Work instruction:
Exactly reproduce the lines from the one holding "request_url: https://sprachtherapie-logoi.de/index.html" through the final line of the listing below, with both ends included and nothing else.

__________

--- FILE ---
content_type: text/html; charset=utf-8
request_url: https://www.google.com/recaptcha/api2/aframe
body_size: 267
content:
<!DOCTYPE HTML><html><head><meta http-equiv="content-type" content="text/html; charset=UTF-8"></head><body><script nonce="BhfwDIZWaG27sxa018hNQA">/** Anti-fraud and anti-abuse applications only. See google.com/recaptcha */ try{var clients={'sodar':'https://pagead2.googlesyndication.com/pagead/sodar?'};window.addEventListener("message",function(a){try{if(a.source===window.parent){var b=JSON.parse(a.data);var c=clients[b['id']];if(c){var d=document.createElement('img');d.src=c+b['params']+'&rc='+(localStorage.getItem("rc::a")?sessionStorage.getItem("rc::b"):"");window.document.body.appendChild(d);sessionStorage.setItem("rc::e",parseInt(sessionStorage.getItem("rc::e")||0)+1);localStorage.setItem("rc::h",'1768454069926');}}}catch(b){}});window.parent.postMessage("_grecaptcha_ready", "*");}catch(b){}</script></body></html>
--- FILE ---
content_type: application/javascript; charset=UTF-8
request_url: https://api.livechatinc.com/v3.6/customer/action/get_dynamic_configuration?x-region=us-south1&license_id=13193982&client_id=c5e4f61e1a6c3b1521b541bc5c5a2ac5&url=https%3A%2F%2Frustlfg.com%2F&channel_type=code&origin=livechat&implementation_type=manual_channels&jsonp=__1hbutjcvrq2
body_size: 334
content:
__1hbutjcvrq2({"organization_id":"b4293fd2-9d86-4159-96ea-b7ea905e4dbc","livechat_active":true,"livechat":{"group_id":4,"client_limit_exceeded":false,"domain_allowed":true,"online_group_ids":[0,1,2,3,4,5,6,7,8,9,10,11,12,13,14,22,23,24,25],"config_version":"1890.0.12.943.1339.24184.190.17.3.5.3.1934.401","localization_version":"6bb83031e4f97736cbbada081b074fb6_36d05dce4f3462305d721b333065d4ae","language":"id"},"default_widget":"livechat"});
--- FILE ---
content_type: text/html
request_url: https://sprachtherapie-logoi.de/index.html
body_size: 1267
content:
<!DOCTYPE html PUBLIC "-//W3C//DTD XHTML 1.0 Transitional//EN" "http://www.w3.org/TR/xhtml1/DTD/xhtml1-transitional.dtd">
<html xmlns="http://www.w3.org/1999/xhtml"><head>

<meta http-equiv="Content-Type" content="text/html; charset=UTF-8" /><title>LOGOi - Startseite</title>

__________

Task response:
request_url: https://sprachtherapie-logoi.de/index.html
body_size: 1267
content:
<!DOCTYPE html PUBLIC "-//W3C//DTD XHTML 1.0 Transitional//EN" "http://www.w3.org/TR/xhtml1/DTD/xhtml1-transitional.dtd">
<html xmlns="http://www.w3.org/1999/xhtml"><head>

<meta http-equiv="Content-Type" content="text/html; charset=UTF-8" /><title>LOGOi - Startseite</title>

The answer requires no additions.